**Brief 1**
Answer these from the Nepal trekking case study:
(a) How long was the Annapurna Trail trek?
(b) How many companions did the writer hike with?
(c) To and from which place did the group take the bus?
**Brief 2**
List every country the Nepal trekking case study names.
**Brief 3**
Resume the Nepal trekking case study from the point where it stops.

**Excerpt provided**
--*--

Long-term travelers simply show up, book their trip, and go when the next group departs. This way they deal with their providers first-hand and all the money goes into their adventure, not into marketing expenses and commissions.
A Budget Adventure Travel Case Study in Nepal
I’ve done some form of organized adventure travel in over a dozen countries, ranging from the Philippines to India to Israel. However, the starkest contrast I saw in pricing was probably during my 3-week Annapurna Trail trek in the Himalayas of Nepal. The trip is exhilarating, breathtaking, and inspiring. It's also dirt cheap or ungodly expensive, depending on how you got there. Two people walking side by side are sometimes paying thousands of dollars difference for the same mountain views.
I hiked with two other guys. We carried our own packs, followed the trail without a hitch, and stayed in the lodges that are scattered all along the way. We usually got an early start and got one or two of the best lodge rooms in each village. We ate our fill at each meal, bought the odd candy bar or beer here and there, and always got dessert after dinner. After three weeks of trekking, we had spent less than $200 each, including the bus to and from Pokhara. If we had hired a guide and porter and tipped them really well, we still would have had a really hard time trying to spend much more than $350 each.

--*--

**Information shown**
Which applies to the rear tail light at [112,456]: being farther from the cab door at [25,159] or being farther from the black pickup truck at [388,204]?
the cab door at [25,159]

--*--

**Exercise response 1**
(a) Three weeks.
(b) Two.
(c) Pokhara.

**Exercise response 2**
Philippines, India, Israel, Nepal

**Exercise response 3**
Along the way, we met many travelers who had booked with a tour company in Europe, Canada, or the U.S. and paid anywhere from $1,200 to $3,900 before airfare. That included a couple of hotel nights in Kathmandu and Pokhara, but otherwise they were seeing and doing the same things as we were, but with less flexibility to go at their own pace. Their loads were lighter because of porters, but some of them were sleeping in tents, not lodges, and it got pretty frosty at night as we got higher. A few of the French groups had a chef along, but they were still eating group meals prepared at one time, not the "whatever, whenever" choices we were picking off a menu. They all had a bilingual guide, but even the ones accompanying the high-priced groups couldn’t answer many questions about the local culture.
A few days after finishing my trek, I joined a whitewater rafting trip out of Kathmandu. I asked around to find out who was the best operator in town, with the best guides and the best equipment. After I got a definitive answer, I booked my trip with them, traveling down the steepest, fastest river open to the public. My price was $40 per day, including meals, transportation, and one night's lodging in a riverside guesthouse with a bar. By now you probably know the rest of the story. Beside me were many people who had booked overseas, with this side trip part of a $200 per day adventure package.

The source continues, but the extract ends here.